186 views Asked by At

I'm working with Google's Web Speech API using Google Chrome (55.0.2883.87) and I'm experiencing some very weird behaviour.

When attempting to speak out names, followed by a number (like John 4) it usually just speaks out the name and the number, as it should - but for some names it puts the word chapter between the name and the number, so Daniel 4 becomes Daniel Chapter 4.

I have picked up some random names and tested them with the following code:

<script>
var names = ['Brian', 'John', 'Mike', 'Julia', 'Daniel', 'Michael', 'David', 'Jason', 'Jack'];

names.forEach(function(name) {
  var msg = new SpeechSynthesisUtterance(name + ' 4');
  window.speechSynthesis.speak(msg);
});
</script>

The msg variable doesn't include the word chapter when logging it with console.log()

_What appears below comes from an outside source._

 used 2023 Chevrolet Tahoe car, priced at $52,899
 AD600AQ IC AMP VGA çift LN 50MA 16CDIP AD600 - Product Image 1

Of these 9 names, the names John and Daniel are spoken with the word chapter between them.

Question

Why does this happen, and which criteria determines which names are affected?

2

There are 2 answers

2
Kaiido On BEST ANSWER

I think that one of your homonyms wrote something in a famous book, and a certain John did too. I would guess that it does the same for Jeremiah or these others.

But I can't repro neither on my 55.0.2883.95 nor on my 57.0.2954.0 on mac...

Maybe it was a Christmas Easter egg.

so many religious parts in this answer...

0
russa On

I do not think that this is an "Easter Egg":
Generally, speech synthesis engines often try to interpret text fragments in some meaningful way, e.g. reading numbers with punctuation as dates, if that fragment "looks" like a date.

Explanation

With Google, I would guess that they heavily rely on statistics for deciding, if a text fragment should be interpreted one way or the other.

In practice this may fail for specific cases, for several reasons: e.g. if the specific case really is some specialized case; if there is not enough "context" to derive the correct/intended meaning (this may be especially true for very short sentences/fragments); if the (text) corpus for deriving the statistics is not balanced w.r.t. common use...

Suggestion

Depending on the engine, the behavior often can be somewhat controlled, by formatting the input text differently.

E.g. testing your code snippet in Chrome: if you write out the number ("four" instead of 4), or insert a comma after the name (i.e.name + ', 4'), then the speech engine will not insert "chapter" (note that comma also introduces a short pause).